Here are some photos I took last night of her little face.





The only time she smiled all day yesterday.  
The only thing that made her happy was her new My Little Pony.


This expression on her face pretty much sums up our day yesterday.
The only way I can describe her is droopy. 

Yesterday I had a friend pick her up from Pre-school since I had a Dr.'s appointment.  Danniey told me that when they saw her Grace made a circular motion with her finger around her face and said, "I don't always look like this."  

Everyone keeps telling me that it could have been far worse.  Even though I agree with that statement I am still angry.  This is my daughter's face.  

Discussing what to do with the dog was another difficult moment.  Most of you know that there is no love lost between me and the dog.  If it were up to me, the dog would have been gone yesterday.  But unfortunately there are 6 other people involved, one of them being my 14 almost 15 year old son.  Have you ever had to deal with a sobbing teenage boy, begging you not to git rid of his "best" friend?  Even my husband cried as he relayed a story when he was 11/12 years old about his favorite cat that he found dead in the road.  People, it was tears and boogers GALORE!!!  My heart goes out to my children who love this manege mutt so much.
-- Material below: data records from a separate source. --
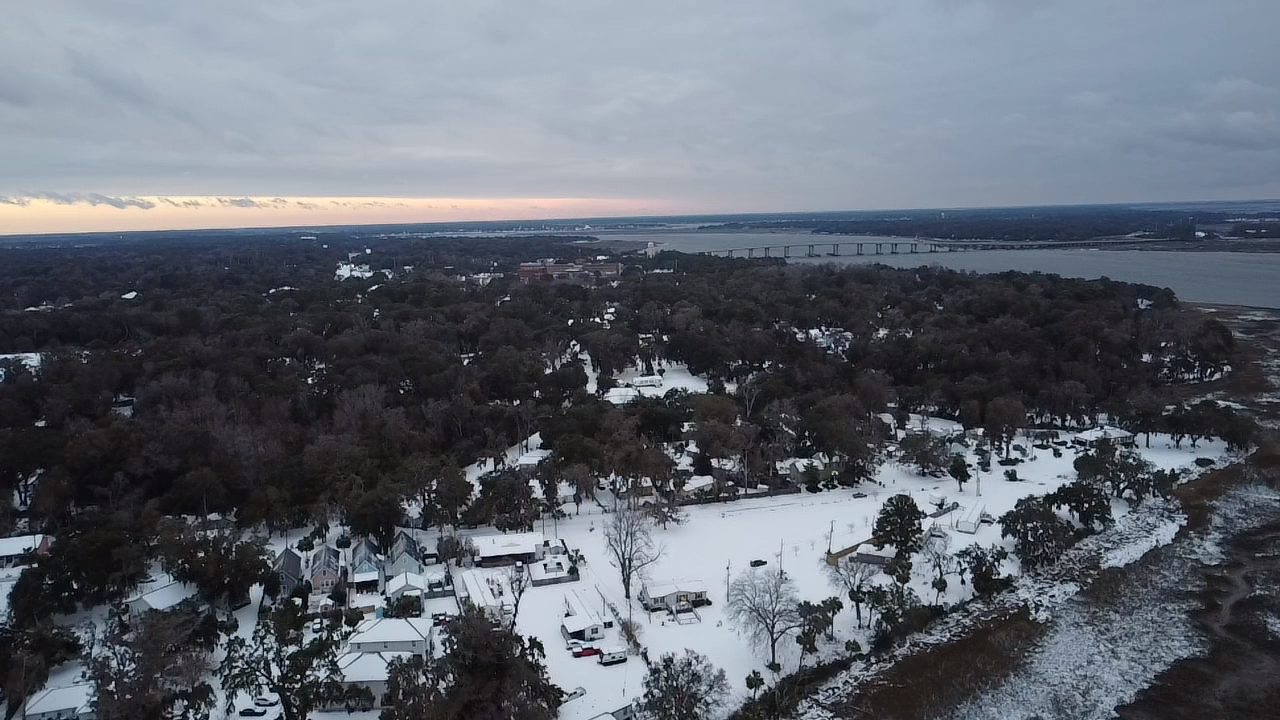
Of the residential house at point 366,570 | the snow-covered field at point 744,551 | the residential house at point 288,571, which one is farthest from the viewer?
the residential house at point 366,570

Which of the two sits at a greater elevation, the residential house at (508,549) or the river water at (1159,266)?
the river water at (1159,266)

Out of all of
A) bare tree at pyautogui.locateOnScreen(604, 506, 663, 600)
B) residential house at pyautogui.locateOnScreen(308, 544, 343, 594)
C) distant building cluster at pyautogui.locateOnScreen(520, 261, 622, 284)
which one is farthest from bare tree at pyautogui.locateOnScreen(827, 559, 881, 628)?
distant building cluster at pyautogui.locateOnScreen(520, 261, 622, 284)

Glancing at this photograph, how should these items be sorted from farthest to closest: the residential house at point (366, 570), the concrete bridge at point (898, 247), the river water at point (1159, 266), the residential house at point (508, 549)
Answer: the concrete bridge at point (898, 247) → the river water at point (1159, 266) → the residential house at point (508, 549) → the residential house at point (366, 570)

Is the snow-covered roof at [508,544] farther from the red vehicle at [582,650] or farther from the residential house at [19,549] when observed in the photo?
the residential house at [19,549]

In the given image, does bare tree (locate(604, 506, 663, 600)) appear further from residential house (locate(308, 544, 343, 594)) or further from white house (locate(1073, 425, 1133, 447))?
white house (locate(1073, 425, 1133, 447))

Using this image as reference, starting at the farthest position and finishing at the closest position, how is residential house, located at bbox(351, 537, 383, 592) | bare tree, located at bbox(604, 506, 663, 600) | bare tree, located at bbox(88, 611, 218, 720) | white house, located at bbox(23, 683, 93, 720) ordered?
residential house, located at bbox(351, 537, 383, 592)
bare tree, located at bbox(604, 506, 663, 600)
white house, located at bbox(23, 683, 93, 720)
bare tree, located at bbox(88, 611, 218, 720)

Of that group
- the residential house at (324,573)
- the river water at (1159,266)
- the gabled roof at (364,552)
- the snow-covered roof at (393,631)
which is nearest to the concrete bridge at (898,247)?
the river water at (1159,266)
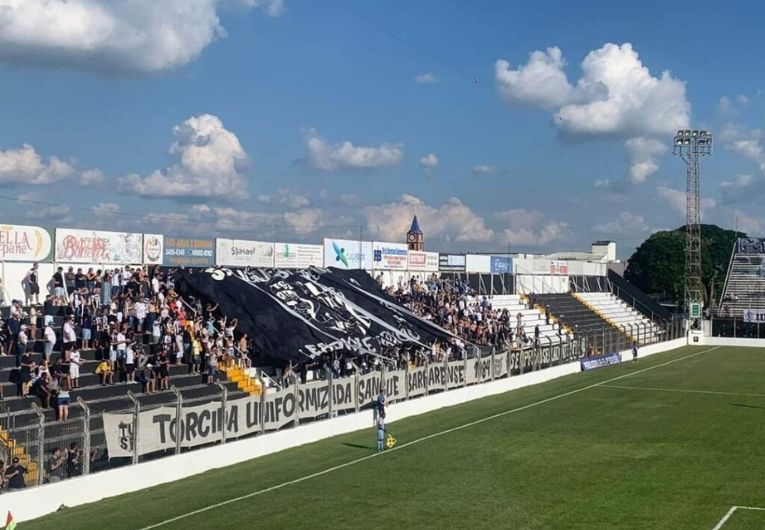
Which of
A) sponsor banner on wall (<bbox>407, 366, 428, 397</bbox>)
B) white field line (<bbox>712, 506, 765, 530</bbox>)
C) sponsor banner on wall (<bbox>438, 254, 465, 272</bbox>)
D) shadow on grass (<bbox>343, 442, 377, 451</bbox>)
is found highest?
sponsor banner on wall (<bbox>438, 254, 465, 272</bbox>)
Now that emotions aren't so raw, we can really truly begin to discuss what to do.  I'm still so conflicted.

2 comments:

sugaryfrogs.blogspot.com said...

How frightening!

The Path Traveled said...

What a sad little face but thank God she is OK. It really could have been worse. You and your family have a hard decision to make. It would be hard for any family to make.
She is still beautiful and a brave little person.